Posted to users@jackrabbit.apache.org by Roy Teeuwen <ro...@teeuwen.be> on 2018/06/26 18:13:28 UTC
Oak - Creating second fulltext lucene index
Hey guys,
I have the following situation:
- I have a sentence, for example "This is my %%sentence%% I want to search for" and I would like to query for the term %%sentence%% (could be in any property)
- The default built-in full text oak lucene index uses the Standard Analyzer, which parses out the %%.
- I could use the WhitespaceAnalyzer, which would index the sentence as This, is, my , %%sentence%%, I, ...

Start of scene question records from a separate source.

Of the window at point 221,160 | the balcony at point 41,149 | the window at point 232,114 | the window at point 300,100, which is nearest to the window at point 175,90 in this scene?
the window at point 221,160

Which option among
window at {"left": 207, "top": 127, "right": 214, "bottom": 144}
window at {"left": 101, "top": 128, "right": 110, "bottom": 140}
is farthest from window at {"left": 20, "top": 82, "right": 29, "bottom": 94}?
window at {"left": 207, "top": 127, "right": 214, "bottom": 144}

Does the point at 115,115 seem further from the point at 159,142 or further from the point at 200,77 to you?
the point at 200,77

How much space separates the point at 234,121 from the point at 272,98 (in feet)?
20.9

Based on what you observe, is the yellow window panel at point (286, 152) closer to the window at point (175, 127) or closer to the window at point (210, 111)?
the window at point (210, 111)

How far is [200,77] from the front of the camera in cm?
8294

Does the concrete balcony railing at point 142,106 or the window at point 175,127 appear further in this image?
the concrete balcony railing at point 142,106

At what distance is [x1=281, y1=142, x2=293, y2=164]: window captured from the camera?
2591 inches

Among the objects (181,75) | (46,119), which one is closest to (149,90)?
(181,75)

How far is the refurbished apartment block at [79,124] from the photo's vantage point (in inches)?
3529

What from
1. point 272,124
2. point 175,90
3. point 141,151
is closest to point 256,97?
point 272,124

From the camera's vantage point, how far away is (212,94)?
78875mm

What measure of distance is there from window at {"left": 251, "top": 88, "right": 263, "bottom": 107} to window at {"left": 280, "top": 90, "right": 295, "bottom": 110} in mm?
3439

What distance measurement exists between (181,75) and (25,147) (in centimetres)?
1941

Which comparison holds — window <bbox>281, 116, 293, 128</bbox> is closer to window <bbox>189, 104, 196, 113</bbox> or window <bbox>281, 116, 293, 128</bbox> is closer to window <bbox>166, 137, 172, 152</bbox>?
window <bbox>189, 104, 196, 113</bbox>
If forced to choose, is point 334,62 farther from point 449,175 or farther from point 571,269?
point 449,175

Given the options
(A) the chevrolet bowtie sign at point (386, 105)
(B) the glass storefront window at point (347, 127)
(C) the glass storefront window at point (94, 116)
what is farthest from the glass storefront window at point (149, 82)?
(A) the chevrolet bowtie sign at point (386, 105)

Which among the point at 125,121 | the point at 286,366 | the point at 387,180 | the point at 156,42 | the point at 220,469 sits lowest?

- By using this analyzer but also putting it on nt:base, I would go against the docs which state I should not create a second index that also uses the same nodetype
So my question here is, how could I solve this? Is it possible to specify that this index should not be used for normal querying, and then doing a rep-native where I specify the functionName of that specific index so that I can query it anyway? Any other solutions would be helpful too
Thanks,
Roy
Re: Oak - Creating second fulltext lucene index
Posted by Roy Teeuwen <ro...@teeuwen.be>.
Hey all,
So that anyone who ever searches for this also has the answer (i'm currently using the second option I mentioned). I got it working by creating the following IndexFieldProvider as a POC, and it seems that it adds the values to the default "lucene" index, so I can do the following query: //*[rep:native('lucene', 'inlinevariable:sentence')]
@Component
public class InlineVariableIndexFieldProvider implements IndexFieldProvider {
@Override
public Iterable<Field> getAugmentedFields(String s, NodeState document, NodeState indexDefinition) {
Set<Field> fields = Sets.newHashSet();
for (PropertyState property : document.getProperties()) {
if (property.getType().equals(Type.STRING)) {
String value = property.getValue(Type.STRING);
addInlineVariables(value, fields);
}
}
return fields;
}
private void addInlineVariables(String value, Set<Field> fields) {
Pattern pattern = Pattern.compile("%%(.*?)%%");
Matcher matcher = pattern.matcher(value);
while (matcher.find()) {
fields.add(new StringField("inlinevariable", matcher.group(1), Field.Store.NO));
}
}
@Override
public Set<String> getSupportedTypes() {
Set<String> supportedTypes = new HashSet<>();
supportedTypes.add("nt:unstructured");
return supportedTypes;
}
}
Greets,
Roy
> On 13 Jul 2018, at 13:20, Roy Teeuwen <ro...@teeuwen.be> wrote:
>
> Hey Thomas,
>
> Thanks for the reply! How would I make sure the cost is always higher?
>
> There is also second option that I was thinking about, correct me if I'm wrong please:
>
> - Create a new lucene property index that searches for a nonexisting property
> - Create an IndexFieldProvider class that parses out the %%sentence%% from a NodeState
> - Save the value in a field name only when the indexDefinition NodeState is the newly created lucene property index
> - Do a native query to this specific lucene index for the field name
>
> Would this work?
>
> Thanks,
> Roy
>
>> On 13 Jul 2018, at 12:28, Thomas Mueller <mu...@adobe.com.INVALID> wrote:
>>
>> Hi,
>>
>> You could use a tag (see http://jackrabbit.apache.org/oak/docs/query/query-engine.html#Query_Option_Index_Tag). So:
>>
>> * add the second index with a higher cost than the original index (e.g. using a high costPerExecution / costPerEntry)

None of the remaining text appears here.